- **Problems and tasks**
1. What engine code does the forum thread about the car's lack of power give?
2. Continue the forum thread about the car's lack of power from the point where it stops.

- **Article**
I've noticed that the most noticeable lack of power is when I change gears, when the engine RPM's fall from around 6k to around 4k. This is also limiting my top speed when climbing, because the engine won't build up revs from 4k onwards.

I still haven't run it with the MAF unplugged, but I will do it ASAP.

I was leaning towards a faulty injector, but I don't know how to identify this kind of failure. Any tips? The VAG readings are all normal, according to the mechanic.

PS: 
ENGINE CODE: BWA (perhaps it's the TFSI - it runs a timing chain, not timing belt)
Spark plugs: are relatively new (less than 5k miles)
PCV: new
DV: new
Cam FolloweR: new
No misfire in VAG readings.


----------



## Storm_Shadow (Apr 7, 2012)

*Update*

Unplugging the MAF has not helped in any way. The car still has sudden vibrations in idle and the performance is still crappy. I have never had a single engine light coming on.

Any clues, guys?

Could this all be due to those carbon build ups on the admission valves? Perhaps a clogged injector? How to detect one?

Thanks again!


----------



## SCIROCCO SPEED (Dec 6, 2002)

with only 45k miles, i wouldn't think the carbon build up on the valves (yes it's a well known problem) would cause the severity of your issues. Even if it is, the cylinder head doesn't need to be removed, only the intake manifold.

I would definitely try to find out what your boost pressure is thru the RPM range. You can easily install a temporary gauge if you don't want to have one permanently in the dash.

or, even better...

If your mechanic does in fact have VagCom software (and assuming it's on a laptop), i suggest the two of you go on a test drive and log the values for boost (specified and actual), timing, and fuel pressure, and rail pressure. You will need to find an open stretch of road with very little to no traffic to properly run the log, as you will need to be in 3rd or 4th gear and start at 1,500 RPMs and go wide open throttle until 6,000 RPM. 

Good luck and let us know your findings.

Performing a throttle body adaptation with the software might not hurt either.


----------



## Storm_Shadow (Apr 7, 2012)

*Update:*

I've had its intake manifold removed and to my surprise the carbon build up is minimum (see attached picture - the intake wall seem black on the pic, but it's actually as clean as the valves - that is due to the camera flash) ... I've used two bottles of AG2000 VW official fuel system cleaner (50 litre of fuel per bottle) to get at least the injectors cleaned and the benefit was unfelt, at minimum.

- **Extracted data**
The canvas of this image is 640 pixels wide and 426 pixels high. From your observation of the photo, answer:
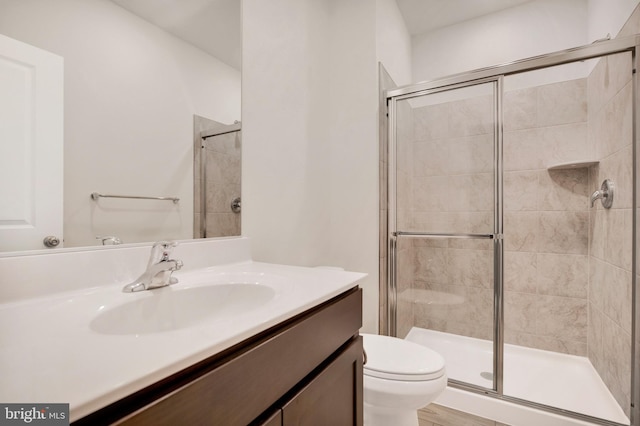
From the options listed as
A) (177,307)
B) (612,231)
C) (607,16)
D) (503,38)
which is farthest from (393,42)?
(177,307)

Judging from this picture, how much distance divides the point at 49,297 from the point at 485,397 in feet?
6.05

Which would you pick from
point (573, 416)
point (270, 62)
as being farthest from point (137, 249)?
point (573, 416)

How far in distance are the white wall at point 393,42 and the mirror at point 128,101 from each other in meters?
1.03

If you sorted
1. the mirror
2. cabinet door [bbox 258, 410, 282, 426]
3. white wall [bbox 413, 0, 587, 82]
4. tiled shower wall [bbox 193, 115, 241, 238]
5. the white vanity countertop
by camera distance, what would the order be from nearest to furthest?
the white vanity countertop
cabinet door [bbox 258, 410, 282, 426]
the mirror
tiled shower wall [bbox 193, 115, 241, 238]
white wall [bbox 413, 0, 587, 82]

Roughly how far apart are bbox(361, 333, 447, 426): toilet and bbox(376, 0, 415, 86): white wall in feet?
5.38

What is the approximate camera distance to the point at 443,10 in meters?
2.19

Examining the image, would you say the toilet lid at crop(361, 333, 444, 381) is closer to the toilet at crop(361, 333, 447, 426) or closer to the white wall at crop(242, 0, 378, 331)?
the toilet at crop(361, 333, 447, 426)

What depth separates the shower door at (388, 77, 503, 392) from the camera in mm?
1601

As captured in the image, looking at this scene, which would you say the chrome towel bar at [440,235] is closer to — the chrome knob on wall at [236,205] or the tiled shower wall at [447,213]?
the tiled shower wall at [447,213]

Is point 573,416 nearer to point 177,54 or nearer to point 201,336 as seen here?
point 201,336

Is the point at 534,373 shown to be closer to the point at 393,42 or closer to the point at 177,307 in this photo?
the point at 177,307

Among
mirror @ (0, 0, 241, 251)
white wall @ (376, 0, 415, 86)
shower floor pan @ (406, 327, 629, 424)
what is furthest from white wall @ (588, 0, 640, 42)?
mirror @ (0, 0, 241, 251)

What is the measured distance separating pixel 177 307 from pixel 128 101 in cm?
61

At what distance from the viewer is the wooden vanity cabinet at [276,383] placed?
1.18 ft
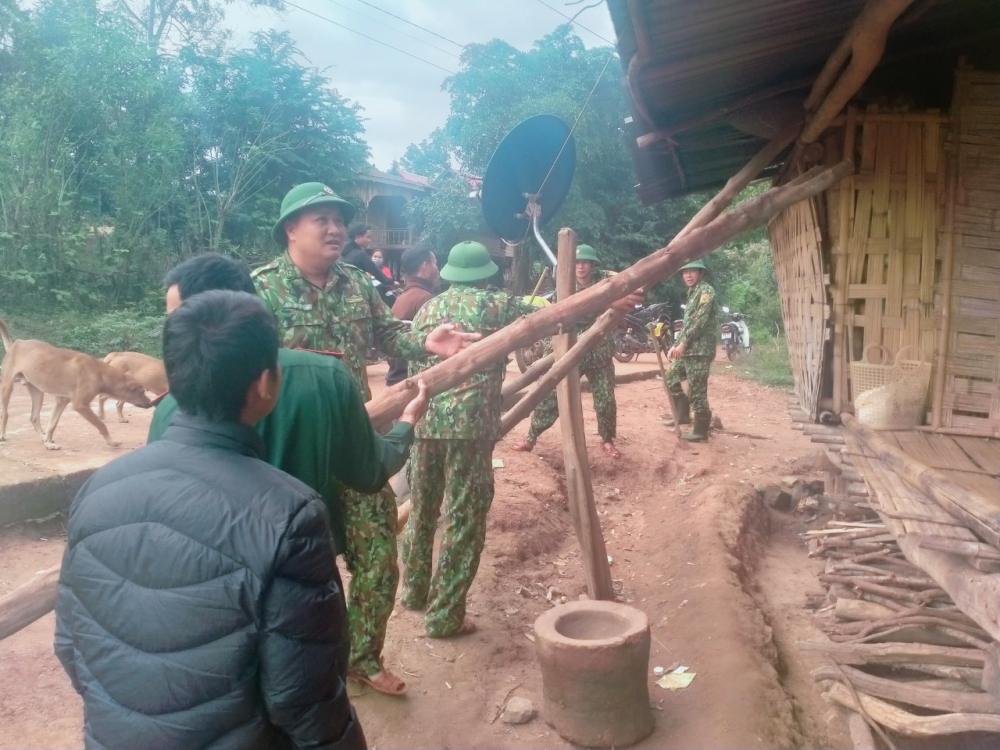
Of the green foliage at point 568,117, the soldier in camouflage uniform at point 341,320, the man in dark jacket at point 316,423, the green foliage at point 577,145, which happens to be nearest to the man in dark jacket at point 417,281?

- **Answers for the tasks**
1. BWA

2.
My mechanic has attached a boost gauge to the car and we gave it an open throttle run on the highway. *It isn't topping even 0,5 bar*... *The actual sustained boost at maximum throttle aperture is only 0,35 to 0,4 bar*. 

I've read that the stock values should be: 

1,0 bar (peak) and 0,7 bar (sustained boost). Remember I have a brand new DV from ECS. 

I've taken it to a VW dealer where they've checked it for leaks and both the dealer and my mechanic say it has none. I've also asked for the dealer to do a throttle body adaptation and the situation remains the same. 

The VAS system from the dealership hasn't detected any fault code. 

I suspect that there was a misread value from one or more sensors that would cause the ECU to cut the boost or limit the fuel injection, but according to my mechanic he already had the system plugged in with the car running and there were no fault codes nor abnormal values read. His system isn't capable of logging, though. 

I am really losing any left hopes of solving this puzzle... 

Anyway, thanks for all contributors... I will update this thread with new info as soon as get them.


----------



## Storm_Shadow (Apr 7, 2012)

*GREAT NEWS!* 

My mechanic has found it! The MAP was misreading the pressure values! 038906051D is the code for the part that was changed.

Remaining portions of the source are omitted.